Leonie Jordan, Bookseller and Publisher May 2010
Publisher and editor Barry Scott has arranged Vicki Viidikas’s work in chronological fashion so we are able to follow the trajectory of her troubled life. The poems and short stories, both published and unpublished, of this anthology reflect an omnivorous spirit who lived a peripatetic existence for many years. In The Snowman in the Dutch Masterpiece, a beautiful woman lives with a wealthy drug dealer who tells her she is mad to write because there is no bread in it. She considers the cockroaches and rejection slips, but simply cant abide the alternative life of conformity. The same character, in a variety of guises, greedy for life, for love, for words, wanders in and out of Viidikas’s work. In Greasy Copper and the Adventure,Viidikas makes a joke of her crazy, dangerous night in Bangkok looking for drugs. But you fear for her. Many poems go beyond the corporeal, the sex and the drugs, and reach out for the unreachable, but in A View of the Map we are told “there is no compass”. Viidikas is usually identified as one of the Sydney-based generation of 1968 poets. She was certainly one of our best. She died too soon, in 1998, aged 50. But perhaps that is the way it was always going to be for our very own Jack Kerouac, our sad and blighted poet.
Dianne Dempsey The Age, Saturday May 29 2010
Roberto Bolano’s The Savage Detectives has achieved cult status with its portrayal of young Latin-American writers in their pursuit of sex, drugs and literature in the 1970s.
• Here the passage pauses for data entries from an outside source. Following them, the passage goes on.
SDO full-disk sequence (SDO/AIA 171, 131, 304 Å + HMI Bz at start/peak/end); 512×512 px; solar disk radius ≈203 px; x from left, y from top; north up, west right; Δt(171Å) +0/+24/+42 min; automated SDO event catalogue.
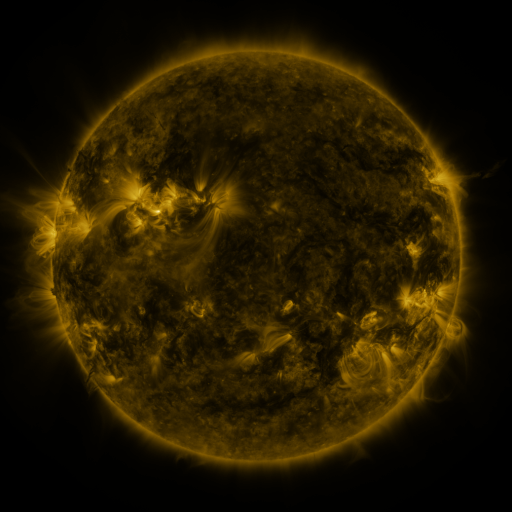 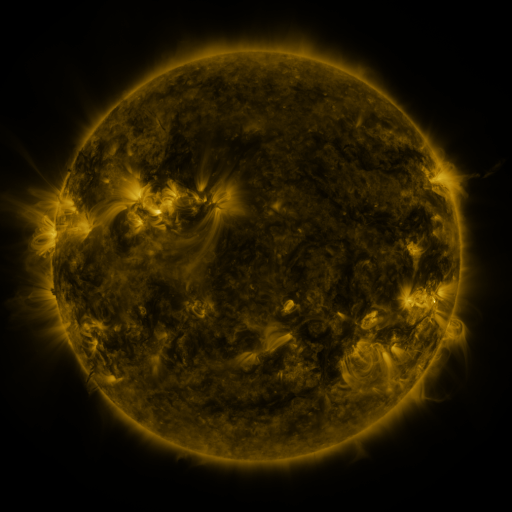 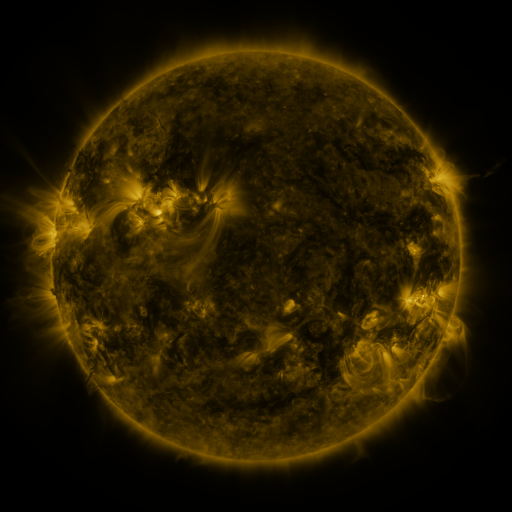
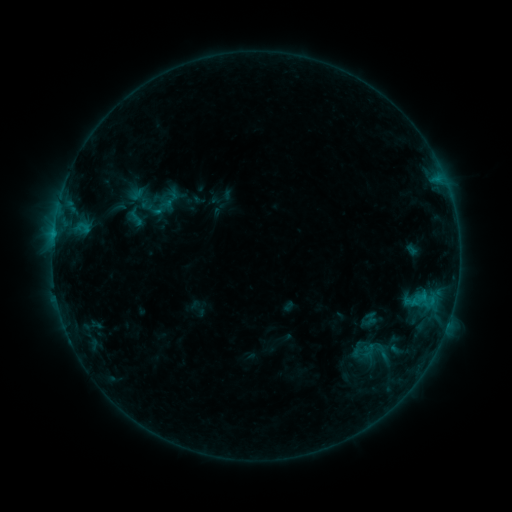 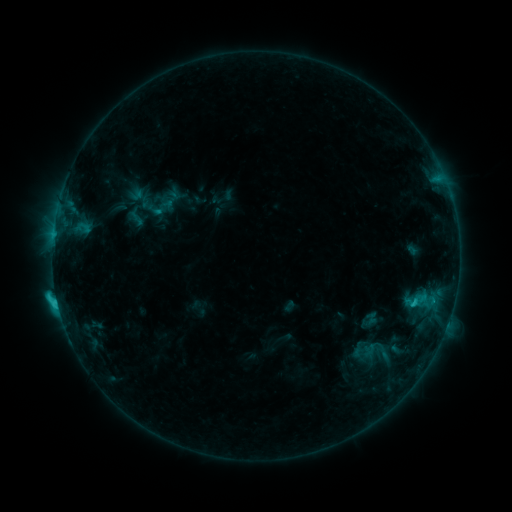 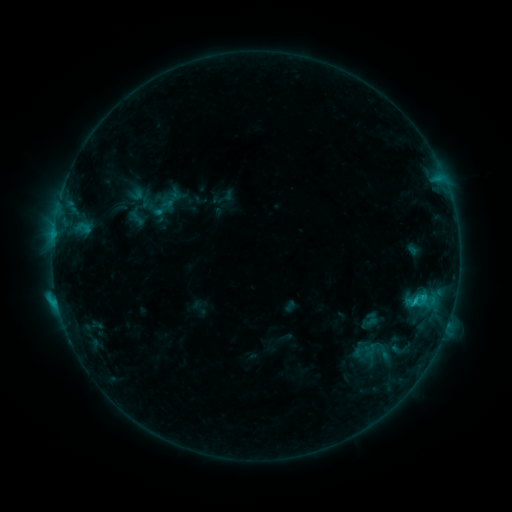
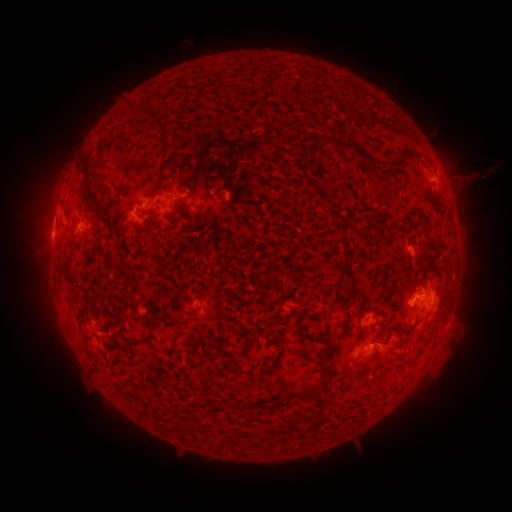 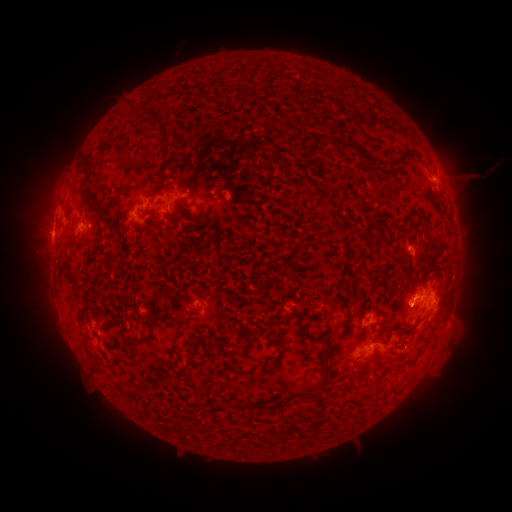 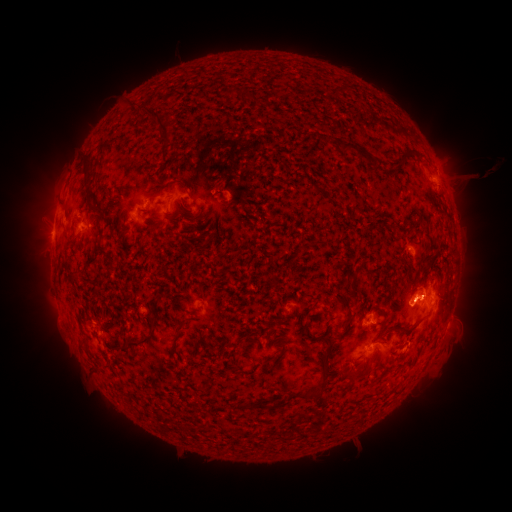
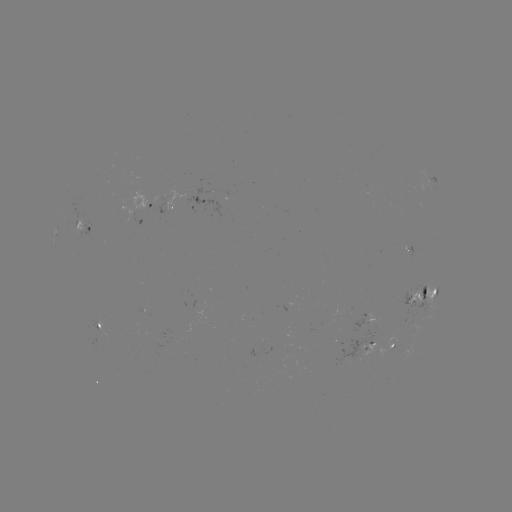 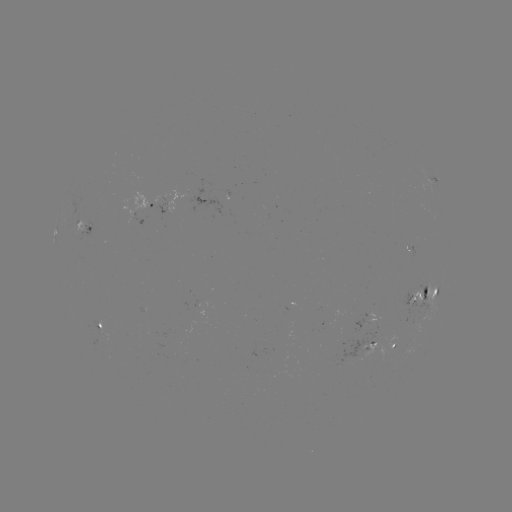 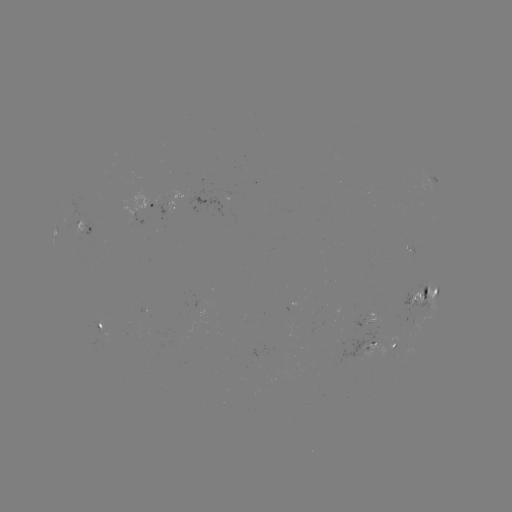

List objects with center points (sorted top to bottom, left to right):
C2.3 flare: (58, 302)
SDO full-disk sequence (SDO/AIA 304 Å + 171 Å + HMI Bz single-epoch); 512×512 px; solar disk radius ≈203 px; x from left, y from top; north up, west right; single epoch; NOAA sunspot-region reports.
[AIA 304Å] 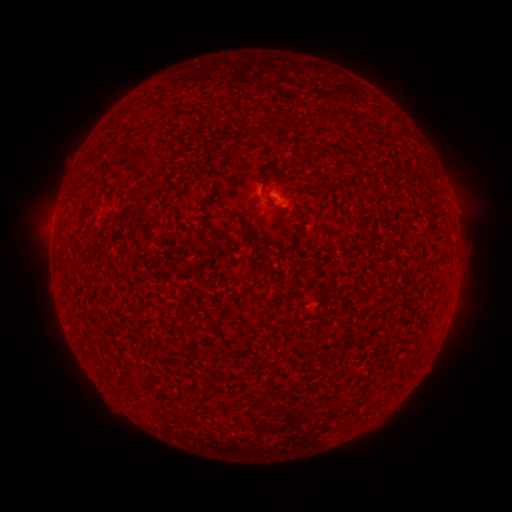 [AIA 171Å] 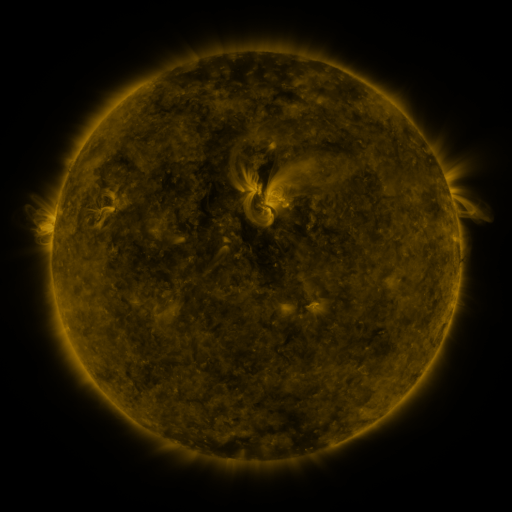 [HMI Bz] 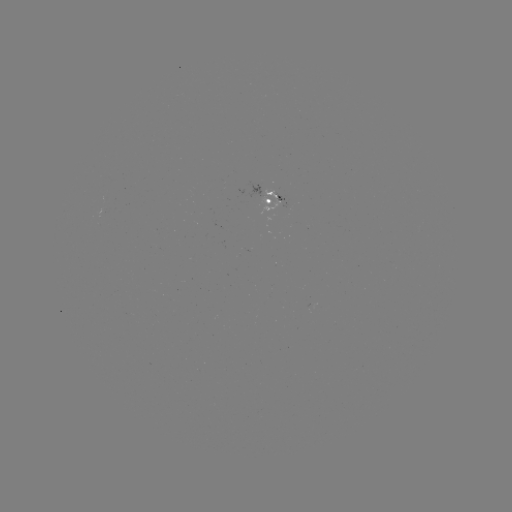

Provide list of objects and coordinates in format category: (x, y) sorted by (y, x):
spotted active region: (279, 201)
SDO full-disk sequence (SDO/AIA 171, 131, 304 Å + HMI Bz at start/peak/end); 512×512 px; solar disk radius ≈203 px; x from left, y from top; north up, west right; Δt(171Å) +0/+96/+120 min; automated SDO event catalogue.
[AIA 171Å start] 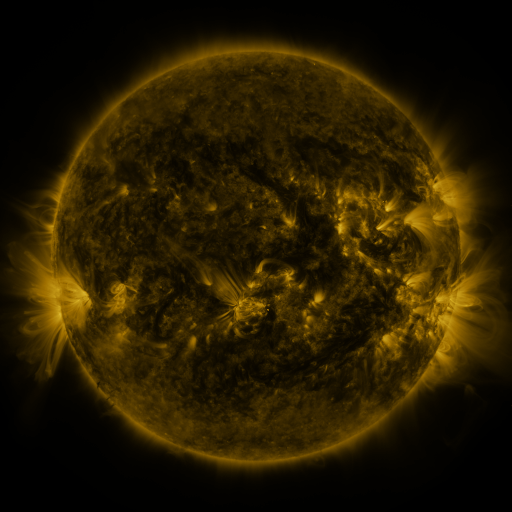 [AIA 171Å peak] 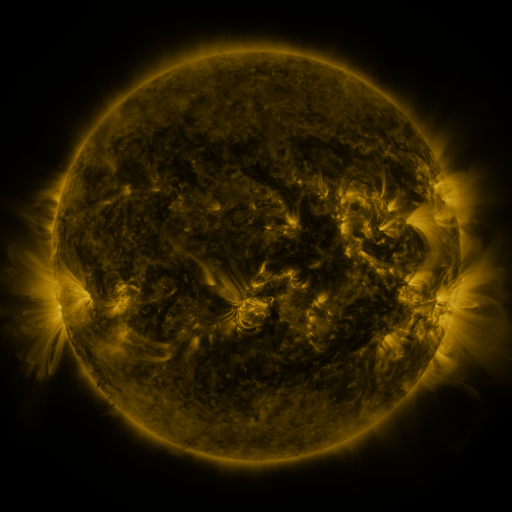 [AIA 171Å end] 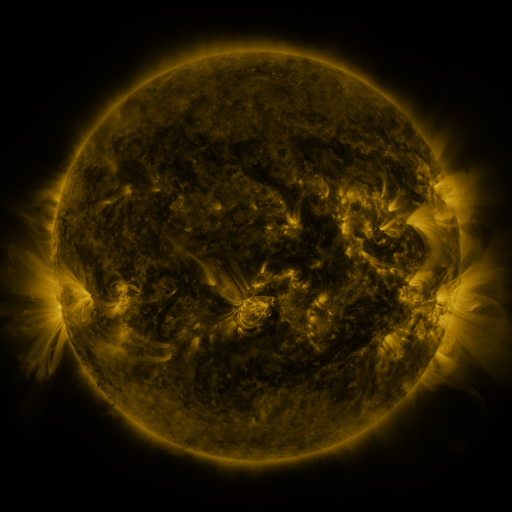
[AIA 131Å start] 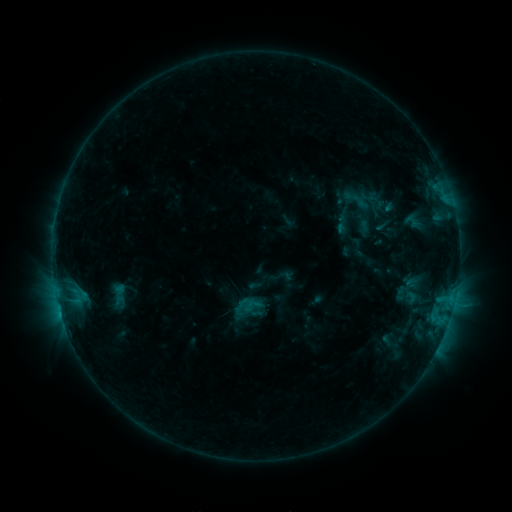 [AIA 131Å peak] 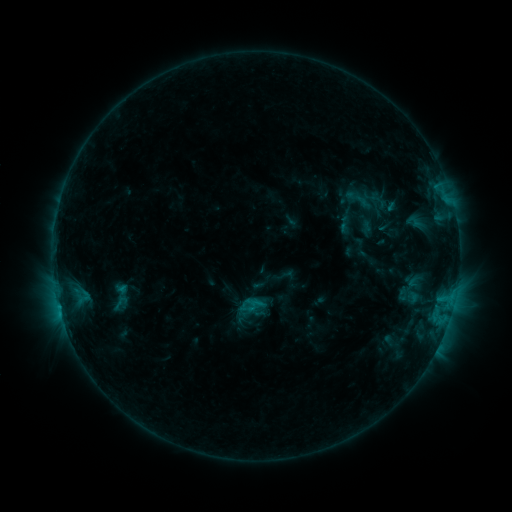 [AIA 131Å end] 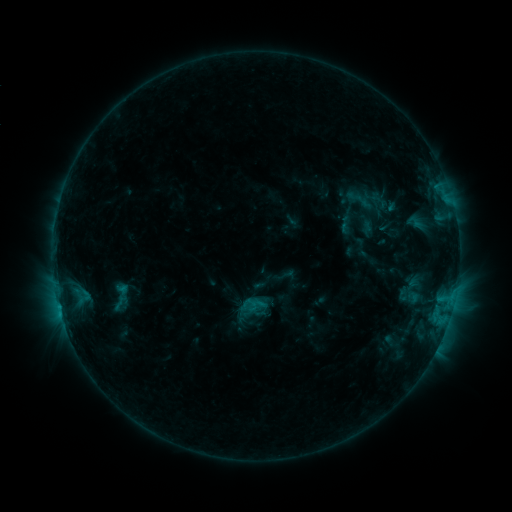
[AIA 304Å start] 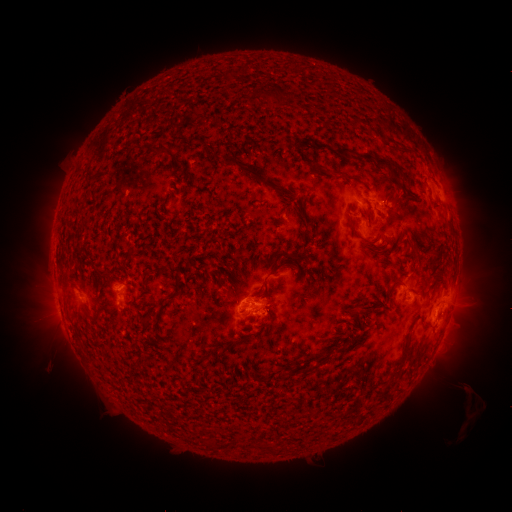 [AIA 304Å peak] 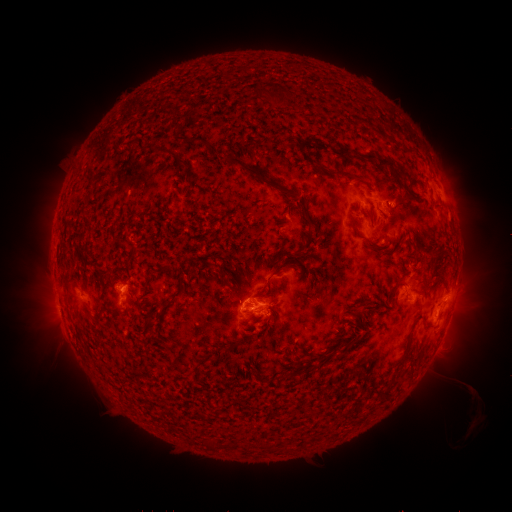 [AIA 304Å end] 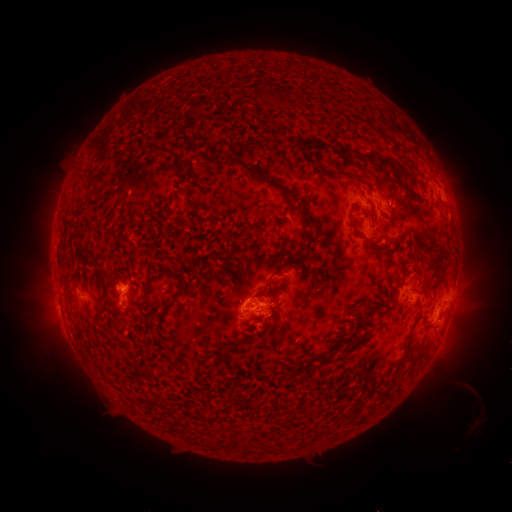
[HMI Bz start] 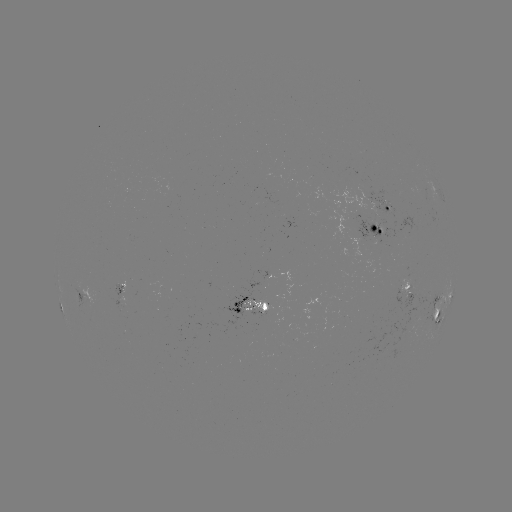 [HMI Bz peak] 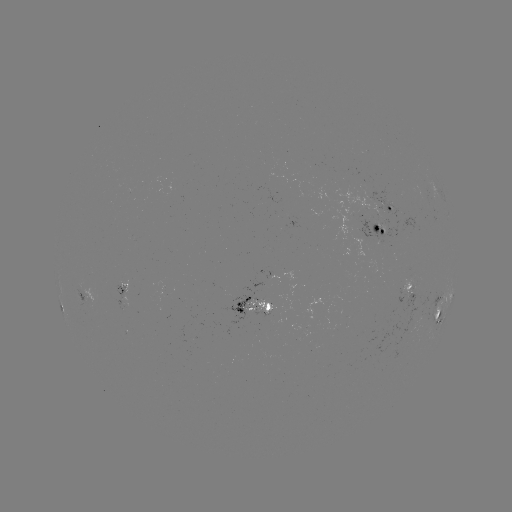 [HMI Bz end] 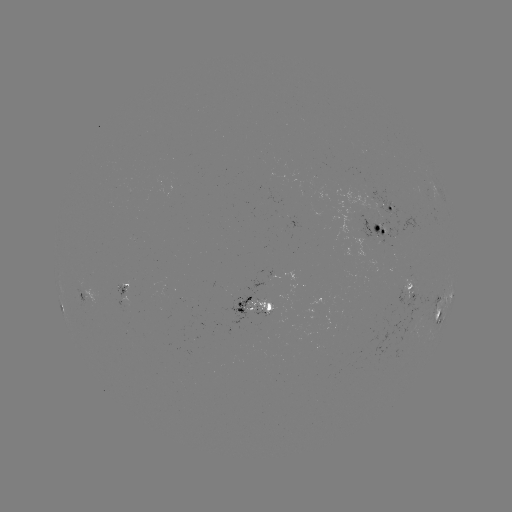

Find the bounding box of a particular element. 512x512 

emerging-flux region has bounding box [220, 292, 255, 320].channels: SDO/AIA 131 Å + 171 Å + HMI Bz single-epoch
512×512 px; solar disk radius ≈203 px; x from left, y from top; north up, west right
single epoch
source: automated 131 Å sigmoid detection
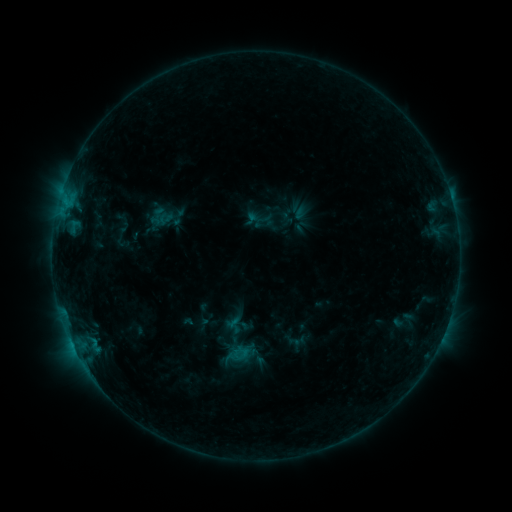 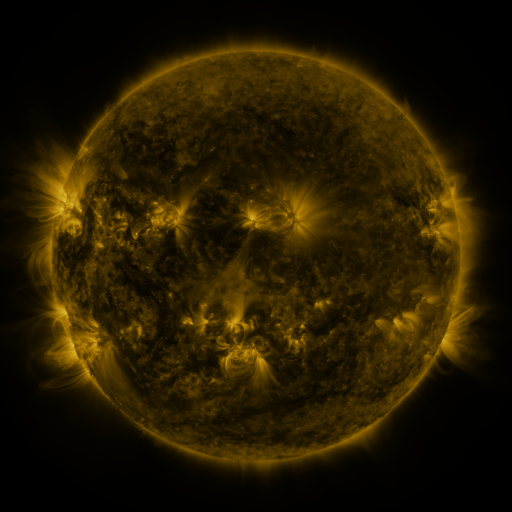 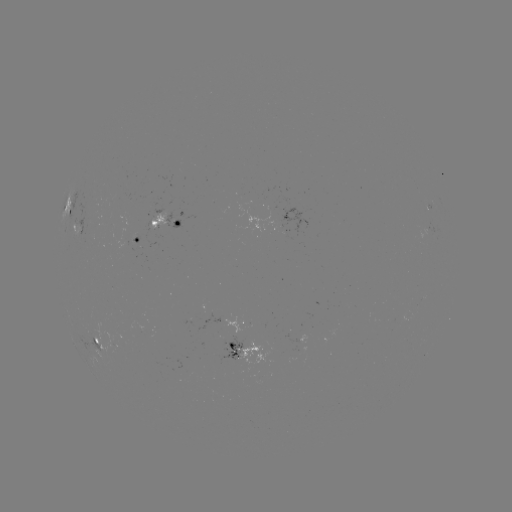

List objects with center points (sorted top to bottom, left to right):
sigmoid: <bbox>113, 226, 131, 246</bbox>
sigmoid: <bbox>204, 317, 265, 372</bbox>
With this selection from the work of Vicki Viidikas, the publisher of Transit Lounge, Barry Scott, has assembled the materials for a cult native to our own culture. Vicki would have been wryly amused. But with that puckered smile of satisfaction. It was worth it, after all, despite the cost. But it was at a cost, and she paid the price.
Michael Wilding Sydney Morning Herald, 15 May 2010
Australian poetry presses supported Vicki Viidikas, publishing four of her books in a decade. Her last title appeared in 1984. She lived a further fourteen years without a new collection and with her writing appearing only scantily in a period when women’s writing was booming. Sadly, as Viidikas’s heroin addiction increasingly formed the basis of her modus operandi, she became marginalised and publishing and performing opportunities vanished.
In 1975 she had written ‘A View of the Map’; a speculative, time-shifting prose piece. It ended – ‘My Iceland is at the centre of this map. Knowing you have visited it and gone. That I am the only permanent resident.’ In 1988 she added a new final line, ‘There is no compass.’
Melbourne publisher Barry Scott has made a respectable selection to introduce Viidikas to contemporary readers. There is though an odd inclusion of eight childish drawings that add nothing to the project (signed, copyrighted and dated by Viidikas, possibly indicating that she took them seriously). The cover portraits show Viidikas with long blonde hair parted in the middle, kohl-lined eyes, appliqued peasant blouse, a cigarette – like an icon of the 1970s.
Vicki Viidikas New and Rediscovered offers a kind of restitution. There are around twenty uncollected pieces, an extract from an unpublished manuscript, Kali and the Dung-Beetle, and a few later poems, including ‘Lust’, written only two months before her death at fifty, in 1998.